**JOB 1:** Echo the part of the article on managers and their players between "It is not the" and "successful permanent manager.", inclusive, word for word.
##### ARTICLE
Indeed, Gerrard was keen to remind people that when Hodgson got the sack he was ‘one of the players who came out after he left and made sure people knew it wasn’t just Roy Hodgson’s fault’. However, quite simply the club was not a happy place to be while Hodgson was at the club with Gerrard declaring that under Kenny Dalglish there were now ‘happy faces from top to bottom of the club now and we move forward.’

Gerrard’s comments make for an interesting debate over the importance of a manager’s relationship with his players. When Dalglish returned to the Anfield hotseat in January, the clubs fortunes dramatically improved in the second half of the season. Granted Dalglish managed to ship out the misfiring Fernando Torres and bring in the inspirational Luis Suarez, yet were Roy Hodgson’s motivational skills really that poor in comparison to Dalglish’s?

Hodgson was not helped by the fact he replaced Rafael Benitez, a man who had stamped his own identity on the football club. Following on from the Spaniard was always going to be difficult.

It is not the first case of professional footballers underperforming for a manager of proven pedigree. Arguably the most high profile case in history is Brian Clough’s doomed 44 day tenure at Leeds United, a story of such significance that it had first a book then a film dedicated to it.

In 1974, the England manager’s job had just been given to Don Revie, a man who had spent 13 enormously successful years at Leeds United. Clough, despite regularly stating his aversion to the club, would be the man to take the job.

Clough alienated key players such as Johnny Giles and Billy Bremner by reportedly telling them ‘You can all throw your medals in the bin because they were not won fairly.’ Clough’s short spell at Elland Road included just one victory, giving him the unwelcome record of being Leeds least successful permanent manager.
##########
**JOB 2:** Duplicate the entries from their first line through the line holding "6.68 metres", inclusive, and nothing more.
##### SUPPLIED RECORDS
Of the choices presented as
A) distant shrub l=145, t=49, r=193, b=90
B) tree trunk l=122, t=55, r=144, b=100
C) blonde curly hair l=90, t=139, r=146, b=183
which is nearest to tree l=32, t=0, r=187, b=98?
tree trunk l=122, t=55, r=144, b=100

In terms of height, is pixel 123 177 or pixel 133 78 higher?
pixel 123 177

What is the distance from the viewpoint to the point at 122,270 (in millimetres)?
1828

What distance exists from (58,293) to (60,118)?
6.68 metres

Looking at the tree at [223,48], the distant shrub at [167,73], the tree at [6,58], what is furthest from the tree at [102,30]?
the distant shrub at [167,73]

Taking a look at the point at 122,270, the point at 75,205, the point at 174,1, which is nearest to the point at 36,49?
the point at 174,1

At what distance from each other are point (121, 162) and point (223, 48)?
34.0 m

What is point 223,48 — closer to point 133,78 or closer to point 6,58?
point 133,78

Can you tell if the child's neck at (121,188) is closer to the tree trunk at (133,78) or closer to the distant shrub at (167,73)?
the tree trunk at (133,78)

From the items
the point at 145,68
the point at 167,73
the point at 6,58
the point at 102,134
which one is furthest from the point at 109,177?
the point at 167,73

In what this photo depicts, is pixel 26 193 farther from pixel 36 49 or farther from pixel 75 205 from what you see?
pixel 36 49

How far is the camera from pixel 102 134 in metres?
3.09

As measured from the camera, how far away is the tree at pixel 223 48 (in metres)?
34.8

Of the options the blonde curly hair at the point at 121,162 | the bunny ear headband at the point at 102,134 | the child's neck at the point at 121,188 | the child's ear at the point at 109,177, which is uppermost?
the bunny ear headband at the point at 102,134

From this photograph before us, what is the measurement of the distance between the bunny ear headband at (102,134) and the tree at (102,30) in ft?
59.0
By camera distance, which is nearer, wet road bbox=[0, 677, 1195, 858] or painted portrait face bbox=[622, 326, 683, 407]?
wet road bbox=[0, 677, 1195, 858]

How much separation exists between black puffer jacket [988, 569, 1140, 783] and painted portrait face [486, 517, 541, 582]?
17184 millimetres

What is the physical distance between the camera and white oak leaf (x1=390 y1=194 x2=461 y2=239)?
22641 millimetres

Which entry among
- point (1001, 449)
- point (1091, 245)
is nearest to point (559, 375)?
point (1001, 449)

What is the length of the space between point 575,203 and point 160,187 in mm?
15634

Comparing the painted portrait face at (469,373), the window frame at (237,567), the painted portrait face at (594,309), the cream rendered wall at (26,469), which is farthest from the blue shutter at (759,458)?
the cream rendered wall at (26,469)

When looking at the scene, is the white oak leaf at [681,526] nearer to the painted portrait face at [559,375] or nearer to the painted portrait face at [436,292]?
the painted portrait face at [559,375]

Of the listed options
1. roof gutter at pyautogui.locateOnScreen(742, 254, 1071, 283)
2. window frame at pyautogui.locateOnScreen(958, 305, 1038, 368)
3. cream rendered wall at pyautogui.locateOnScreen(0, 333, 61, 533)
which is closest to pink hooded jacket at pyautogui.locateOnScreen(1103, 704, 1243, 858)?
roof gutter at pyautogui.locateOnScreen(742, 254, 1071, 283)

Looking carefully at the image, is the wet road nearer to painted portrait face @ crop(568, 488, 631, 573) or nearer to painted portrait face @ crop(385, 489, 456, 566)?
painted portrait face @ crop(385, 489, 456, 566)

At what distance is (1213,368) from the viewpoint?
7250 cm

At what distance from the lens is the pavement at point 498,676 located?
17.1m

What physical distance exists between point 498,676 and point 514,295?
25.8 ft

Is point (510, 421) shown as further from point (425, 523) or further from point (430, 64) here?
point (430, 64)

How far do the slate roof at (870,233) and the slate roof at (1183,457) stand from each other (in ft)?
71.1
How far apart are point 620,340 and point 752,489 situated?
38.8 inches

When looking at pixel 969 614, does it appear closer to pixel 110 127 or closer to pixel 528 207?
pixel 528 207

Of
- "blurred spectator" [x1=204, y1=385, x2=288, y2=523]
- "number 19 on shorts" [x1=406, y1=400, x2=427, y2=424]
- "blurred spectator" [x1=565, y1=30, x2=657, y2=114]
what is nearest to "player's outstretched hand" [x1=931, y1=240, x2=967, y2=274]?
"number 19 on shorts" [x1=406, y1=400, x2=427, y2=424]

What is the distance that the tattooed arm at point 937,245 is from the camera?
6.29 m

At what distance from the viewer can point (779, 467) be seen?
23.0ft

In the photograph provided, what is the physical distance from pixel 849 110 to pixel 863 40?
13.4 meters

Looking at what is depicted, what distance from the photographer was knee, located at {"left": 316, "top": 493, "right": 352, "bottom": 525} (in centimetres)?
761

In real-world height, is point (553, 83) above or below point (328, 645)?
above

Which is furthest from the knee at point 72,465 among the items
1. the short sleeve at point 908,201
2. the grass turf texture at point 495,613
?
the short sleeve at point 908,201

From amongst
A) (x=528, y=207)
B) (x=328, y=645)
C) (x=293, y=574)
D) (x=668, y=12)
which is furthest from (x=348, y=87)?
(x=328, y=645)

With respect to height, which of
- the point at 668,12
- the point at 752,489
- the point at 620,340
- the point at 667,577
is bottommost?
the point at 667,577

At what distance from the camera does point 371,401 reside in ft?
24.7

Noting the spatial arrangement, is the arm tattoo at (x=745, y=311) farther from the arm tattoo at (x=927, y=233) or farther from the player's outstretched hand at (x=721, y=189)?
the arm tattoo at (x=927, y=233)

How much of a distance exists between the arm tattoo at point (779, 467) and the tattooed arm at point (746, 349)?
##########
**CORRECT RESULT 1:**
It is not the first case of professional footballers underperforming for a manager of proven pedigree. Arguably the most high profile case in history is Brian Clough’s doomed 44 day tenure at Leeds United, a story of such significance that it had first a book then a film dedicated to it.

In 1974, the England manager’s job had just been given to Don Revie, a man who had spent 13 enormously successful years at Leeds United. Clough, despite regularly stating his aversion to the club, would be the man to take the job.

Clough alienated key players such as Johnny Giles and Billy Bremner by reportedly telling them ‘You can all throw your medals in the bin because they were not won fairly.’ Clough’s short spell at Elland Road included just one victory, giving him the unwelcome record of being Leeds least successful permanent manager.

**CORRECT RESULT 2:**
Of the choices presented as
A) distant shrub l=145, t=49, r=193, b=90
B) tree trunk l=122, t=55, r=144, b=100
C) blonde curly hair l=90, t=139, r=146, b=183
which is nearest to tree l=32, t=0, r=187, b=98?
tree trunk l=122, t=55, r=144, b=100

In terms of height, is pixel 123 177 or pixel 133 78 higher?
pixel 123 177

What is the distance from the viewpoint to the point at 122,270 (in millimetres)?
1828

What distance exists from (58,293) to (60,118)?
6.68 metres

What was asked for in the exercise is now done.